Although in the above example we use the “Auto” Update Mode, we did a few tests before actually pushing this into our production EKS cluster.
Firstly, we played around with VPA objects in our “demo” Kubernetes environment, initially following the VPA example, and then making our own VPA tests. We used a simple `stress-ng` container to easily trigger CPU and memory utilization below and above VPA’s recommendation values, in order to verify the behavior of both the Recommender and the Updater in “Auto” mode.
Starting to feel satisfied with those results, we deployed the Vertical Pod Autoscaler in our production cluster, and created a few objects, setting the Update Mode to “Off”. We then created a Grafana dashboard to help us quickly visualize what is happening behind the scenes.
Also, since we have an EFK stack deployed, we also added a few more panels, grabbing VPA components’ logs from Elasticsearch concerning evictions, so that we can know with certainty when an eviction happens.
Example query: `kubernetes.pod_name:"vpa-updater" AND (log:"evicting" OR log:"evicted") AND (log:"$targetName" AND log:"$namespace")
Finally, after spending a few days with the above setup and shyly experimenting with “Auto” mode, we decided to go all-in.
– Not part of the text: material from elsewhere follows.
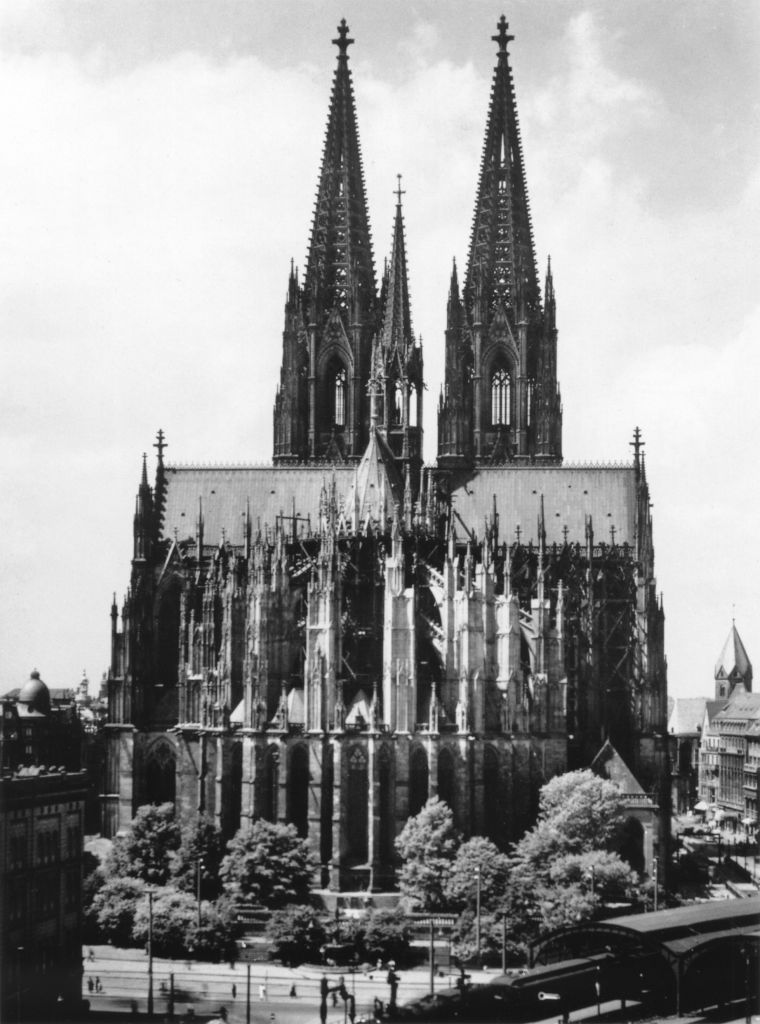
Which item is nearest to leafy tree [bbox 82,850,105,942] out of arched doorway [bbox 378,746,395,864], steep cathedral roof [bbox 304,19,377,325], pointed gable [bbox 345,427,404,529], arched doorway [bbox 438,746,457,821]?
arched doorway [bbox 378,746,395,864]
We started creating VPA objects for our applications’ workers in small batches, spending a couple of days monitoring them, and then moving on to a new batch of workers.
The results have been very encouraging so far!
Being able to automatically scale our infrastructure and applications, based on the incoming workload is amazing. The actual work that is required to implement autoscaling worker groups, Horizontal Pod Autoscaling and Vertical Pod Autoscaling may be challenging, but definitely do-able by a small team like ours. And although VPA is not at version 1.0 yet, it is working great in most cases.
Afterwards, the work required to keep everything up-to-date is minimal and definitely preferable to having to manually adjust every tiny cluster detail, from number and type of nodes, to container resources and number of replicas.
We will keep working on our infrastructure, its scalability and performance, while also handling all the best tools to our developers, so that everyone can create a performant application, without having to worry about cluster capacity and infrastructure bottlenecks.